Abbreviations: Bev, bevacizumab; CTx, chemotherapy; mCRC, metastatic colorectal cancer.

Spending for hospitalizations, emergency room or urgent care visits, and skilled nursing facilities composed the greatest proportion of spending for patients who did not receive CTx or received CTx alone. CTx and targeted therapy costs comprised the greatest proportion of spending (48%) for patients in the CTx plus bevacizumab cohort. Among patients who did not receive CTx within the first 3 months after diagnosis, subsequent CTx receipt was associated with a mean lifetime cost per patient of $8,835 (Table 4).

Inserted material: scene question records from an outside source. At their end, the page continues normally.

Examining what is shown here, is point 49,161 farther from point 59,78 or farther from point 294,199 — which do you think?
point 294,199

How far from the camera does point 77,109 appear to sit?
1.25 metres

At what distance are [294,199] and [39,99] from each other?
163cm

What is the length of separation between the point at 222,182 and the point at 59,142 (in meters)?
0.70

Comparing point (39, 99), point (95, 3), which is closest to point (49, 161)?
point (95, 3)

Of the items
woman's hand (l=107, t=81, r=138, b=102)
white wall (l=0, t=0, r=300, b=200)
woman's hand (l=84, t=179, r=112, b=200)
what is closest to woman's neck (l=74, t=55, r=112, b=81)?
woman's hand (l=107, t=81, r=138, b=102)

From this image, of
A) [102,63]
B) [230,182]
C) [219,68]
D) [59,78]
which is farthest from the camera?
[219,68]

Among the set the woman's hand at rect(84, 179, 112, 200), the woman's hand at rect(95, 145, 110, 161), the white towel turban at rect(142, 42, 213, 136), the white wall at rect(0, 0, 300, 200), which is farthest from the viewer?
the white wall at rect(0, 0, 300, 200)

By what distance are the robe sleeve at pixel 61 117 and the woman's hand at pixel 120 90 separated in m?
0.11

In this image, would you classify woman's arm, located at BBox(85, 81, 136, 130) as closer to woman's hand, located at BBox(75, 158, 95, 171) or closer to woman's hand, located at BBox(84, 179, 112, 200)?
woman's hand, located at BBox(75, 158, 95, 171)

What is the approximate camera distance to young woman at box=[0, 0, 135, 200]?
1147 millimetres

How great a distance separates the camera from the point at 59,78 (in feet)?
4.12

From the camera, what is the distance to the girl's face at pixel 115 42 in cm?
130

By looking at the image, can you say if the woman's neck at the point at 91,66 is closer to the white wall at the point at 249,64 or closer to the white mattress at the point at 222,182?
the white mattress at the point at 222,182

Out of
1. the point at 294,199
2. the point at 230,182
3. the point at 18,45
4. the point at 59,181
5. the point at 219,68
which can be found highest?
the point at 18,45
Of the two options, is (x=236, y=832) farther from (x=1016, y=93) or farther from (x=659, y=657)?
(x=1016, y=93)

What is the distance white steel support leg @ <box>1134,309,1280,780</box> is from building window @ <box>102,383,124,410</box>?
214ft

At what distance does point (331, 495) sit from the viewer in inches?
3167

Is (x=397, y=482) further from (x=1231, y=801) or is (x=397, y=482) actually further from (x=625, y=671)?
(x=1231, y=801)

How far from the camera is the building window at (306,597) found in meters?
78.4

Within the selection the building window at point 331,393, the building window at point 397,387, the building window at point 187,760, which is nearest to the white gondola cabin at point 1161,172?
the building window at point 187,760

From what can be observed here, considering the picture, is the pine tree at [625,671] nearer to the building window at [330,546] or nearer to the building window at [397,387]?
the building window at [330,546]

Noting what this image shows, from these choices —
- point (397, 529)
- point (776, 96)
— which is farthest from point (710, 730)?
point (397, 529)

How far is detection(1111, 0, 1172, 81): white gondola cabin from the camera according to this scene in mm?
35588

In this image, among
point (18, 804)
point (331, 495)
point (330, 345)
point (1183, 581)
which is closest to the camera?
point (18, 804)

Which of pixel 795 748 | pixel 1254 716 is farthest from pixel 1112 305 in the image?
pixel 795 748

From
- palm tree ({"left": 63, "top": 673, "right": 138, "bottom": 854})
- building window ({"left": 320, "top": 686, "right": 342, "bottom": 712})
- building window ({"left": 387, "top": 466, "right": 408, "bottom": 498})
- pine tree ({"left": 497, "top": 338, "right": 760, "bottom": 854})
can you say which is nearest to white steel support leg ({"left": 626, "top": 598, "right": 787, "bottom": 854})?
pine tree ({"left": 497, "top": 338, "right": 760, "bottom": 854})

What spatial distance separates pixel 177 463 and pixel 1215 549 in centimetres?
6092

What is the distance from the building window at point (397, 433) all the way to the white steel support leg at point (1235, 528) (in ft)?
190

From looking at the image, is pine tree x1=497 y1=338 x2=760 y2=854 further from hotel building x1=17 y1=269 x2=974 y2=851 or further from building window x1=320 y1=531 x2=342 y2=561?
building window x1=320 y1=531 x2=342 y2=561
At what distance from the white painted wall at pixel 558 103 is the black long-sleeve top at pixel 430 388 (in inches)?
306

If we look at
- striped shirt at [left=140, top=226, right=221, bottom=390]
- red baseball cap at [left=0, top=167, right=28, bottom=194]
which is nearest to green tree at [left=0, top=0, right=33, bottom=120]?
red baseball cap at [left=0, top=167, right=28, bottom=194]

Incremental Cost Effectiveness: Relative Costs Versus Relative Benefit of Bevacizumab

The differences in lifetime mean costs for patients treated with CTx plus bevacizumab compared with patients treated with CTx alone and no CTx were $32,004 and $90,780, respectively. The corresponding differences in mean survival were 5.1 months and 13.9 months, respectively. Compared with CTx alone, first-line CTx plus bevacizumab was associated with an incremental cost of $75,303 per life-year gained.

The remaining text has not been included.